### Directions for this task
Where a line of the listing below includes the word "Zealand", reproduce that line.

### Records provided
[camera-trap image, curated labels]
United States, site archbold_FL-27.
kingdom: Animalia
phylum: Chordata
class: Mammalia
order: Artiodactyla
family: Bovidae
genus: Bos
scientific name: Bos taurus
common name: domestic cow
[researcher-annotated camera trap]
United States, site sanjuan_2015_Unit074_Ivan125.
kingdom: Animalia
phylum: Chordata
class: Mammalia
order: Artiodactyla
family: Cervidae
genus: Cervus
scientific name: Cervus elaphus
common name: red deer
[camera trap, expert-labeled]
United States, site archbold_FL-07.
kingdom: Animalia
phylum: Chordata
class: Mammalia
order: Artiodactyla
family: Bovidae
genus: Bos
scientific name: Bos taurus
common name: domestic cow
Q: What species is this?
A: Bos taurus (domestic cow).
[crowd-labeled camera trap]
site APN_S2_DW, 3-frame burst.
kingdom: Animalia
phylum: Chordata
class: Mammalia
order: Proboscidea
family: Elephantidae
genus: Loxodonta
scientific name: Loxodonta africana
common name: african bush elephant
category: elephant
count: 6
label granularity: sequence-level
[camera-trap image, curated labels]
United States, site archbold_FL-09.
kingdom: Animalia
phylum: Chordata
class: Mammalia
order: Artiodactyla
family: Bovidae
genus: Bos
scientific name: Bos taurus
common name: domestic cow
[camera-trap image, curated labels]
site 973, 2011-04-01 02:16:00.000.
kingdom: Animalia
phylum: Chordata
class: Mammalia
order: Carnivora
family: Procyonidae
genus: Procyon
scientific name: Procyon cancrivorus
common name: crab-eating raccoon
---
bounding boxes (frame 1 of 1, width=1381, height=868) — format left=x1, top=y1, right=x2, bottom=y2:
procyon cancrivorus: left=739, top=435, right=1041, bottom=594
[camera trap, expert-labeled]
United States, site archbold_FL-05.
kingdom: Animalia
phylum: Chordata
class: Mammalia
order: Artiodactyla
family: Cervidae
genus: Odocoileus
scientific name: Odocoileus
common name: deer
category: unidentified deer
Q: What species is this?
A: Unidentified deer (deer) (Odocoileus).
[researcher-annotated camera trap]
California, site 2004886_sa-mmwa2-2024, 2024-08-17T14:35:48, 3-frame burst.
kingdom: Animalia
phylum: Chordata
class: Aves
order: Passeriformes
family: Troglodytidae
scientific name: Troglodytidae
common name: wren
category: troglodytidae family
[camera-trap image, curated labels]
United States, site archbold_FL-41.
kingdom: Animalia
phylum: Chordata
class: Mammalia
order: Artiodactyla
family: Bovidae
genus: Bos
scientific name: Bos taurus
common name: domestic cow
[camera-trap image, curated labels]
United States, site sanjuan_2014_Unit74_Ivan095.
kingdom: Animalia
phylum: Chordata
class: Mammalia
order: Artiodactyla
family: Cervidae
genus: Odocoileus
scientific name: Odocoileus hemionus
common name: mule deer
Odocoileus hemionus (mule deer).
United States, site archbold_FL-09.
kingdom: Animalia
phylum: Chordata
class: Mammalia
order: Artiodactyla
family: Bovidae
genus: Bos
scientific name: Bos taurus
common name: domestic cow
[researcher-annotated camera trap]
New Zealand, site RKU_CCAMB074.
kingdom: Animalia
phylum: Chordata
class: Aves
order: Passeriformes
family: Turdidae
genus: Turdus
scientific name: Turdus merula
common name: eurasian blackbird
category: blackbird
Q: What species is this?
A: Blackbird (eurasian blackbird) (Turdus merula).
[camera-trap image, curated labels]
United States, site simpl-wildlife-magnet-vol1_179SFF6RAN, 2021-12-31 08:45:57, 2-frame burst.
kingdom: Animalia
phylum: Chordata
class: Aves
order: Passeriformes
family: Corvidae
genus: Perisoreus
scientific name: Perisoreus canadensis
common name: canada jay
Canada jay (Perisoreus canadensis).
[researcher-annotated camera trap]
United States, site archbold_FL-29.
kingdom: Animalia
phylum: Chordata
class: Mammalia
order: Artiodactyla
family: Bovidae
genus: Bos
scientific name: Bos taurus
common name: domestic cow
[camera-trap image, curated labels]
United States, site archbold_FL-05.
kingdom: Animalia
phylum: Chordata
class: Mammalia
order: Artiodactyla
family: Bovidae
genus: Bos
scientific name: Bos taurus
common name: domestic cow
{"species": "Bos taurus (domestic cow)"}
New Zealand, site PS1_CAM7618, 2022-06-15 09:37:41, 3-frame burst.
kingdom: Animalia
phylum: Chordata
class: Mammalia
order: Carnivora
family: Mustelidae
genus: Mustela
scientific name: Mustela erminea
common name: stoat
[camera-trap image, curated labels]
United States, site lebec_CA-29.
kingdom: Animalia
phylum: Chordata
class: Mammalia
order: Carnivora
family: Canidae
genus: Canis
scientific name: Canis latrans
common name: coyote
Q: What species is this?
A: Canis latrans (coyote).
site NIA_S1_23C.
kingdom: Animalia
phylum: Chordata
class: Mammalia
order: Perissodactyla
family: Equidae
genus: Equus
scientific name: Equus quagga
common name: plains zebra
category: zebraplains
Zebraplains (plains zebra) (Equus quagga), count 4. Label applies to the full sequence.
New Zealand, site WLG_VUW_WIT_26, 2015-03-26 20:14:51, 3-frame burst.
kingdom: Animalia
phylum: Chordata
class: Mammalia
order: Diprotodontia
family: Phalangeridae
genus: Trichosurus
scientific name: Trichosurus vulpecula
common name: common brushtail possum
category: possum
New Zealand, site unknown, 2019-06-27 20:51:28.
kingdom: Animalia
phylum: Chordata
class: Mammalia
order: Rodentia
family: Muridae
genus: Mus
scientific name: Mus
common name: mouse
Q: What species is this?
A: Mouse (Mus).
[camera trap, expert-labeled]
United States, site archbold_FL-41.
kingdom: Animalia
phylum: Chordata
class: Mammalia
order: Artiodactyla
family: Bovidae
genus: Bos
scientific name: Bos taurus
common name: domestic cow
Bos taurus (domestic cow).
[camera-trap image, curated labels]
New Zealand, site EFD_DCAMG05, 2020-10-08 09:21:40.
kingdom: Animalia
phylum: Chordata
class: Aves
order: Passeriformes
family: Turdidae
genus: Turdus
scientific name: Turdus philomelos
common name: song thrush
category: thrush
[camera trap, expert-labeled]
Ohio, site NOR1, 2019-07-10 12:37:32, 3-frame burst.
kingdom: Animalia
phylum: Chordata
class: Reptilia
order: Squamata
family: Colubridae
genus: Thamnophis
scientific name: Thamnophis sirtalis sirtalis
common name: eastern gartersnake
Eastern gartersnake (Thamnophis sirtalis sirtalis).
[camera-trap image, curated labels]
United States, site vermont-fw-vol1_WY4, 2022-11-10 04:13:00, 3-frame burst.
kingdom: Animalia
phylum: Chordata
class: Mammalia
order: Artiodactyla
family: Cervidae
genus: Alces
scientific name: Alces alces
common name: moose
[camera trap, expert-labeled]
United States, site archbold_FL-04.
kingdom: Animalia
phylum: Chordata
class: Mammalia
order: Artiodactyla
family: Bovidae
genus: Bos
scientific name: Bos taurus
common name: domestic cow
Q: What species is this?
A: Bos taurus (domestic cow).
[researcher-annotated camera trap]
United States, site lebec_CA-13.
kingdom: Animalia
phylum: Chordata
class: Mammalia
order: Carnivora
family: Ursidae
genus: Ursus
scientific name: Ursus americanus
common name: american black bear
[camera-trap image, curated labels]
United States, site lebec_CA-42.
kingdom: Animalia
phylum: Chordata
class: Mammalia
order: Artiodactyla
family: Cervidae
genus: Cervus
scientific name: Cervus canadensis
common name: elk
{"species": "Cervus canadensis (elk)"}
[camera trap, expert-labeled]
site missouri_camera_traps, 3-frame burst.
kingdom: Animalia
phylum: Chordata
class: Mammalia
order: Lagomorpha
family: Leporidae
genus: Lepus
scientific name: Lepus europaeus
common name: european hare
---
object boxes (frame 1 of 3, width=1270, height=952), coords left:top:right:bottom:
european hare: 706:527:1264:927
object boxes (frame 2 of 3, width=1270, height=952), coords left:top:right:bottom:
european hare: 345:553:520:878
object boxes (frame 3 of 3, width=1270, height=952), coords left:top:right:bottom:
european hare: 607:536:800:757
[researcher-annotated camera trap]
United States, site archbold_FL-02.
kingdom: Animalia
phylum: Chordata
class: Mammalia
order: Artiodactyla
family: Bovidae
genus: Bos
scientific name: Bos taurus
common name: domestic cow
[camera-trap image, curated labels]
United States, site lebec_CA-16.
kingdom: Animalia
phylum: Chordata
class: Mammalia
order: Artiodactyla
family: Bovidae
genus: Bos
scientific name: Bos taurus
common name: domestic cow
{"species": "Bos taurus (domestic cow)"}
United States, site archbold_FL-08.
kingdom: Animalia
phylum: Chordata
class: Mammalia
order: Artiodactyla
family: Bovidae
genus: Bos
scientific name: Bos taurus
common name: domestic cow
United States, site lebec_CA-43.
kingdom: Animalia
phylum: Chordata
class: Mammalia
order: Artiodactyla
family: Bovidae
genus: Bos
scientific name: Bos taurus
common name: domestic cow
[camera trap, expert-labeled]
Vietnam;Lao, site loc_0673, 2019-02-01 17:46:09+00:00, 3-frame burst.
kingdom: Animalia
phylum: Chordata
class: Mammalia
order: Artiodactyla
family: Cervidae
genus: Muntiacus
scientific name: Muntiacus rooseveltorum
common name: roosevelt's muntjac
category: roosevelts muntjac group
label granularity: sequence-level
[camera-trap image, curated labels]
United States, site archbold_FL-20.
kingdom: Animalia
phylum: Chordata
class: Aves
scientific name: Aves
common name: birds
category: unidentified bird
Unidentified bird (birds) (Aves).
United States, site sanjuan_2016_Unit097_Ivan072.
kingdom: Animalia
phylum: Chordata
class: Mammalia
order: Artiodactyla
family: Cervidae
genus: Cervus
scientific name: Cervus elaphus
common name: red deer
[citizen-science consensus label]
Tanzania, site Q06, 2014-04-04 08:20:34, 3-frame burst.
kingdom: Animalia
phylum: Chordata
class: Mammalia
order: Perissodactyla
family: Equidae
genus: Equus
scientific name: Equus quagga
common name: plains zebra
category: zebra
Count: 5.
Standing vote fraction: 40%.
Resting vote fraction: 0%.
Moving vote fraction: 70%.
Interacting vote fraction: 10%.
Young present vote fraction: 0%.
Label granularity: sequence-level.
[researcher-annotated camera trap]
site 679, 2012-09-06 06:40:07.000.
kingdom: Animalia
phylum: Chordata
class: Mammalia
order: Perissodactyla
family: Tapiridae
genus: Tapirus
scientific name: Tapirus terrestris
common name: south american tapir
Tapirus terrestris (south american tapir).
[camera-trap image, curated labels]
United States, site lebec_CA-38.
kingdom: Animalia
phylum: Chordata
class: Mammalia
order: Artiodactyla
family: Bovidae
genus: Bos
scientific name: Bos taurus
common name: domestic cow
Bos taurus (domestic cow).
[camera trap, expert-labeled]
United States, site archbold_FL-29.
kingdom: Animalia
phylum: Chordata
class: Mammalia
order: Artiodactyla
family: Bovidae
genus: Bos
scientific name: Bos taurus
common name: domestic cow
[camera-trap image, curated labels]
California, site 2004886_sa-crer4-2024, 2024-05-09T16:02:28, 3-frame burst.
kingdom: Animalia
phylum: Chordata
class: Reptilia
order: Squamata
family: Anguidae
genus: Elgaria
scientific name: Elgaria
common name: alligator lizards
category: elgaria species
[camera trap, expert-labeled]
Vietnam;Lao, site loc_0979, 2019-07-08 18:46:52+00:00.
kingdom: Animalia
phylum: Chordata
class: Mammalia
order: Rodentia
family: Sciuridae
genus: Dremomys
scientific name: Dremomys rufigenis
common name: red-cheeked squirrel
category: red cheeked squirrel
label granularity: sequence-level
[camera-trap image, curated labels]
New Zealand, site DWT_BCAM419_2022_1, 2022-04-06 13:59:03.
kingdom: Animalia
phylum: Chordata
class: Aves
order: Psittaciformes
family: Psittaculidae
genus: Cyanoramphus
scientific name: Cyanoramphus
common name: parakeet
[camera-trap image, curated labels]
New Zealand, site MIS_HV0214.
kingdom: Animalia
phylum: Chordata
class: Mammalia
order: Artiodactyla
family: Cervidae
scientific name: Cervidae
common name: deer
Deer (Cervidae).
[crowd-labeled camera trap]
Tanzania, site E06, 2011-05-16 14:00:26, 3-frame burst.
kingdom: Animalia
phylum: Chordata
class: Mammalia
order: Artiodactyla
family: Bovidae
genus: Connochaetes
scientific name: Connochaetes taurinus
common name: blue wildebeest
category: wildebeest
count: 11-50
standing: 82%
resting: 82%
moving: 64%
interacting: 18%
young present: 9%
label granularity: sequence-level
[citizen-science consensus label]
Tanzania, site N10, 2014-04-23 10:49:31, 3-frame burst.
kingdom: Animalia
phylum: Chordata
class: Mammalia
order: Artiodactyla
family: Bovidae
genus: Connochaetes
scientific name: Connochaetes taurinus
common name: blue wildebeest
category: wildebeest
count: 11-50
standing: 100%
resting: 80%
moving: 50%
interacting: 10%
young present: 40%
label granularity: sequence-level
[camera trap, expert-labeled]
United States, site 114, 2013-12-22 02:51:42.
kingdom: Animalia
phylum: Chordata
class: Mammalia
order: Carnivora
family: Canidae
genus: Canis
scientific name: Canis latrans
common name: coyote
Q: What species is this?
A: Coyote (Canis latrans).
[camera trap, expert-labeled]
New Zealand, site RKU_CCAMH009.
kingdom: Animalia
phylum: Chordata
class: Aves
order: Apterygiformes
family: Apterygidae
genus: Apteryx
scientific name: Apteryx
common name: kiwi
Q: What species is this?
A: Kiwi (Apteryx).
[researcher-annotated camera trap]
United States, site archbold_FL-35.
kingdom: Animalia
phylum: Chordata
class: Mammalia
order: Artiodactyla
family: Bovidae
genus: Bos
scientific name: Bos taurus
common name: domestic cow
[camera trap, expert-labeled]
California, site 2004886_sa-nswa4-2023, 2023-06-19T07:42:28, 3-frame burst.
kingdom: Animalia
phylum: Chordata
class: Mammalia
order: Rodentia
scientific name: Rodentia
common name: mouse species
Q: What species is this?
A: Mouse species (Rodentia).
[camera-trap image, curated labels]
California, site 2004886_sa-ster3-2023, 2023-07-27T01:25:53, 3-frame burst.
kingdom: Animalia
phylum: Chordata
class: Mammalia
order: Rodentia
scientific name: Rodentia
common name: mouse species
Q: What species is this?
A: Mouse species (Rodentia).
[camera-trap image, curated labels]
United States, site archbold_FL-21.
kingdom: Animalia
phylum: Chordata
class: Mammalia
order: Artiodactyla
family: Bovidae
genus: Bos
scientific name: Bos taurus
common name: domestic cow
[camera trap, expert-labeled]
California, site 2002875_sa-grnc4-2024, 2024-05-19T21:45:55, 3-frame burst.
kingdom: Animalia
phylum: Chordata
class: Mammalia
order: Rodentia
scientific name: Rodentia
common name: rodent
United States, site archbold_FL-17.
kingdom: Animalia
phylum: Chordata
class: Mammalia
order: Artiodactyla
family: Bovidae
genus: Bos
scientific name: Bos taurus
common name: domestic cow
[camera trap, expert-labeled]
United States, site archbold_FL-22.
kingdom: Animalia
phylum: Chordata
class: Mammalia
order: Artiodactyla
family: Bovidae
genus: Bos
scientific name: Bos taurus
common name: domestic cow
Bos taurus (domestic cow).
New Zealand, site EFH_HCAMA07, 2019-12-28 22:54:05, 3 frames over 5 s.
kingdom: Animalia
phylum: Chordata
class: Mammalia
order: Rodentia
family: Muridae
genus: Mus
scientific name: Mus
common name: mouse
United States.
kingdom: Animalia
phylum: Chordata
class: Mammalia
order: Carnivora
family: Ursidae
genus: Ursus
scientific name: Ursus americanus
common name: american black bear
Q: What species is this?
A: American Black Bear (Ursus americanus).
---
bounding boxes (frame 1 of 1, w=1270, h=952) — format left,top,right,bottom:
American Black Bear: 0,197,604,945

### Response to this task
New Zealand, site RKU_CCAMB074.
New Zealand, site PS1_CAM7618, 2022-06-15 09:37:41, 3-frame burst.
New Zealand, site WLG_VUW_WIT_26, 2015-03-26 20:14:51, 3-frame burst.
New Zealand, site unknown, 2019-06-27 20:51:28.
New Zealand, site EFD_DCAMG05, 2020-10-08 09:21:40.
New Zealand, site DWT_BCAM419_2022_1, 2022-04-06 13:59:03.
New Zealand, site MIS_HV0214.
New Zealand, site RKU_CCAMH009.
New Zealand, site EFH_HCAMA07, 2019-12-28 22:54:05, 3 frames over 5 s.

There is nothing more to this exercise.